Tuberville first announced his holds in February. Despite several high-level vacancies, he has said he will continue to hold up the other nominations unless the Pentagon ends -- or puts to a vote in Congress -- its policy of paying for travel when a service member has to go out of state to get an abortion or other reproductive care. The Biden administration instituted the policy after the Supreme Court overturned the nationwide right to an abortion and some states have limited or banned the procedure.

The Alabama senator has challenged Schumer to put each individual nomination on the floor. But Democrats have been hoping to force Tuberville's hand as the number of stalled nominations has grown. "There's an old saying in the military, leave no one behind," Senate Armed Services Chairman Jack Reed said in July.

That strategy has become more difficult as months have passed, and as Tuberville has dug in. In September, Schumer relented and allowed confirmation votes on three of the Pentagon's top officials: Gen. CQ Brown, the chairman of the Joint Chiefs of Staff, Gen. Randy George, Army Chief of Staff, and Smith as commandant of the U.S. Marine Corps.

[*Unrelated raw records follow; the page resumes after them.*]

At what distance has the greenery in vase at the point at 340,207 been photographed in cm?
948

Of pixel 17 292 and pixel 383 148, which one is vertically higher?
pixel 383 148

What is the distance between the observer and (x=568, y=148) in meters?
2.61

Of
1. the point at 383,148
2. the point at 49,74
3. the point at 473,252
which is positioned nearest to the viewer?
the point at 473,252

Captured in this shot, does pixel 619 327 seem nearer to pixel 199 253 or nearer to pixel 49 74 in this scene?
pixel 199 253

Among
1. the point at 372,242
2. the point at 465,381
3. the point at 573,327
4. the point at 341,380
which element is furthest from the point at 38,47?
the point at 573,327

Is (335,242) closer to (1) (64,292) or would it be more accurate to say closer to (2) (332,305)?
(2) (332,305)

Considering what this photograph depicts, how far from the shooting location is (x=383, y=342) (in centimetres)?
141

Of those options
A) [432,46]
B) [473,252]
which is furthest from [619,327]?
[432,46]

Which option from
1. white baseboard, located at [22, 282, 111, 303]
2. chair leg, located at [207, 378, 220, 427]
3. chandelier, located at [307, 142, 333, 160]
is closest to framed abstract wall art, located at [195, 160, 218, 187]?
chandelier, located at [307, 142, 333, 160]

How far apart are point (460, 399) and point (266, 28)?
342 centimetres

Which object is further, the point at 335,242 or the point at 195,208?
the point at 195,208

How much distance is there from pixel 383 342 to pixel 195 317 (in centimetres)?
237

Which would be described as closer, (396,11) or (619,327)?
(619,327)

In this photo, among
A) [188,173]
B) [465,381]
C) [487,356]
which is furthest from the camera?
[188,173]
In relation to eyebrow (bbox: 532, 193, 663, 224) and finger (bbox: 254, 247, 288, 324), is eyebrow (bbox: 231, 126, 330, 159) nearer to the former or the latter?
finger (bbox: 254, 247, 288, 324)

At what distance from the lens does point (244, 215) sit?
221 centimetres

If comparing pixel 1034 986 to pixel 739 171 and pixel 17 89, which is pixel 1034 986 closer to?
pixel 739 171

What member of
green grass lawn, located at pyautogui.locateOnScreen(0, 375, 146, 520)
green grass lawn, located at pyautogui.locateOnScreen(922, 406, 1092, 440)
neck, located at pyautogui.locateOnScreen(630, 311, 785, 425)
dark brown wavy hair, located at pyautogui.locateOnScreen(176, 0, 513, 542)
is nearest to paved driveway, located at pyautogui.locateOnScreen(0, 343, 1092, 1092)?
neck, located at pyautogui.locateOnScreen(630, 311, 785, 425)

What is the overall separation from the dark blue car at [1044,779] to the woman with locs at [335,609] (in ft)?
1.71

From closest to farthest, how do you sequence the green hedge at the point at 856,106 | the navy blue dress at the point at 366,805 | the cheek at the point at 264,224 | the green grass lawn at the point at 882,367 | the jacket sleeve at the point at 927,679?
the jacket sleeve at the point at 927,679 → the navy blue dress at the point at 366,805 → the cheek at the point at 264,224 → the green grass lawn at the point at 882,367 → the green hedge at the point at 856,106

A host of military officers have spoken out about the damage of the delays for service members. While Tuberville's holds are focused on all general and flag officers, they carry career impacts on the military's younger rising officers. Until each general or admiral is confirmed, it blocks an opportunity for a more junior officer to rise.

"Every day that Sen. Tuberville continues his blanket holds our military preparedness is degraded," Schumer said.